Define:
$$ I(n) = \sqrt{n}\int_{-\infty }^{\infty} \frac{1}{( 1+x^{2})^n} \, dx$$
I have to show that:
$$ \lim\limits_{n\to\infty}\sqrt{n} I(n) = \sqrt{\pi} $$
Classical solution:
Based on this answer we have a closed form for the integral:
$$ I(n) = \sqrt{\pi}\,\frac{\Gamma\left(n-\frac{1}{2}\right)}{\Gamma(n)}$$
Also from here we get:
$$\sqrt{n}\,\frac{\Gamma\left(n-\frac{1}{2}\right)}{\Gamma(n)} \to 1 \quad \text{as} \quad n \to \infty $$ Any other methods?
On
Note that $I_n=2\int_0^{\infty}{\frac{dx}{(1+x^2)^n}}$
Use substitution $t=\tan u$ and obtain: $$\int_0^{\infty}{\frac{dt}{(1+t^2)^n}}=\int_{0}^{\frac{\pi}{2}}{({\cos{u})^{2n-2}}du}=W_{2n-2}\sim\frac12\sqrt{\frac{\pi}{n-1}}$$ see Wallis’s Integral.
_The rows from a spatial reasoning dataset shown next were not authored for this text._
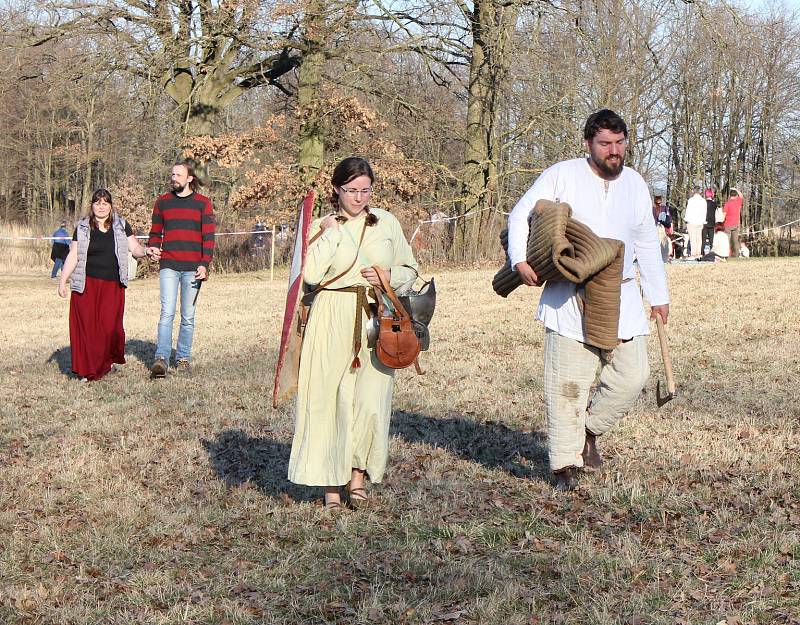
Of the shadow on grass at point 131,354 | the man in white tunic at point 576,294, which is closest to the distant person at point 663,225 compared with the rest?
the shadow on grass at point 131,354

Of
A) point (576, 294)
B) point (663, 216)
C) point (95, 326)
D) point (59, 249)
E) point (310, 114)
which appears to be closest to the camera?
point (576, 294)

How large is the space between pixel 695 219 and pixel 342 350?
23.3m

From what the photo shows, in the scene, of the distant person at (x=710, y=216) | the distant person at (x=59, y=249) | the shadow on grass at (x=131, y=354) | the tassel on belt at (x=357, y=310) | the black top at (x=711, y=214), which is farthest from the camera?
the black top at (x=711, y=214)

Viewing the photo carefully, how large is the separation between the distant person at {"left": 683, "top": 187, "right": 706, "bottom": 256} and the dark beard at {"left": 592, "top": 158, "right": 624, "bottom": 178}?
73.9ft

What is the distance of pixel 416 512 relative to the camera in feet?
19.3

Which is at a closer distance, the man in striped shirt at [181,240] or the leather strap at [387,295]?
the leather strap at [387,295]

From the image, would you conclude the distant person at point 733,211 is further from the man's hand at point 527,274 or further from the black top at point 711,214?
the man's hand at point 527,274

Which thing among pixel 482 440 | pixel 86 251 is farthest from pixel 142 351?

Thus: $$\sqrt{n}I(n)\sim\sqrt{\pi\frac{n}{n-1}}$$
(Migrated from comment) Using the substitution $\sqrt{n}x=u$, we get
$$ \sqrt{n} I(n) = \int_{-\infty}^{\infty} \left(1 + \frac{u^2}{n}\right)^{-n} \, \mathrm{d}u.$$
Since $(1 + u^2/n)^n \geq 1 + u^2$, the above integrands are dominated by the integrable function $1/(1+u^2)$, and so, by the dominated convergence theorem,
$$\lim_{n\to\infty}\sqrt{n} I(n) = \int_{-\infty}^{\infty} \lim_{n\to\infty} \left(1 + \frac{u^2}{n}\right)^{-n} \, \mathrm{d}u = \int_{-\infty}^{\infty} e^{-u^2} \, \mathrm{d}u = \sqrt{\pi}.$$